Settlement houses were institutions that arose during the mass migrations of foreigners to America during the late 19th and early 20th centuries and with which, according to the Encyclopedia of Chicago, where Hull House, perhaps the best-known settlement institution in the nation, was located:

The settlement idea appealed to young Americans who wished to bridge the gulf of class, help the urban poor, implement “social Christianity,” and understand the causes of poverty . . . the first outreach was to children and mothers, through day care nurseries, kindergartens, and small play lots.  Mothers’ clubs, English classes, and groups interested in arts, crafts, music. and drama followed.

Tellingly, it was noted that settlement houses catered to recent arrivals from Europe, which may have been true for Chicago and other urban areas of the Midwest and East, but which was decidedly not the case for Los Angeles, where Mexicans and Asians constituted a large proportion of new residents.
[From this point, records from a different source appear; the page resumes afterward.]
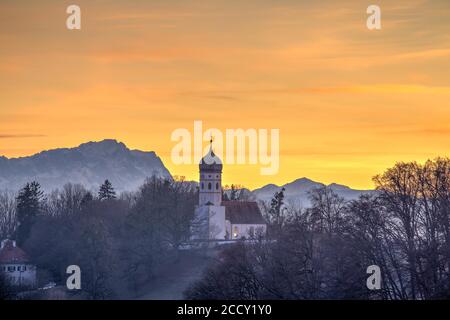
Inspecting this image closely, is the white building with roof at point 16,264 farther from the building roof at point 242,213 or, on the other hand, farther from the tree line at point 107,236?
the building roof at point 242,213

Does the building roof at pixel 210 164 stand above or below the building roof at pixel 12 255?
above

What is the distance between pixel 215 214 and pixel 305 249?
222ft

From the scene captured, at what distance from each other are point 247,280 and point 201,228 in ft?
199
In any case, the quotation above is rather generous in its description, while it should be acknowledged that many settlement workers had sincere motives for their often-difficult work.  As a review of Does Prohibition Work? and especially its chapter on “The Mustard Trail” with respect to Los Angeles shows, however, there was no shortage of paternalism and stereotyping in how the movement broadly looked at its charges.  In this case, it was through the lens of analysis of the effects of Prohibition.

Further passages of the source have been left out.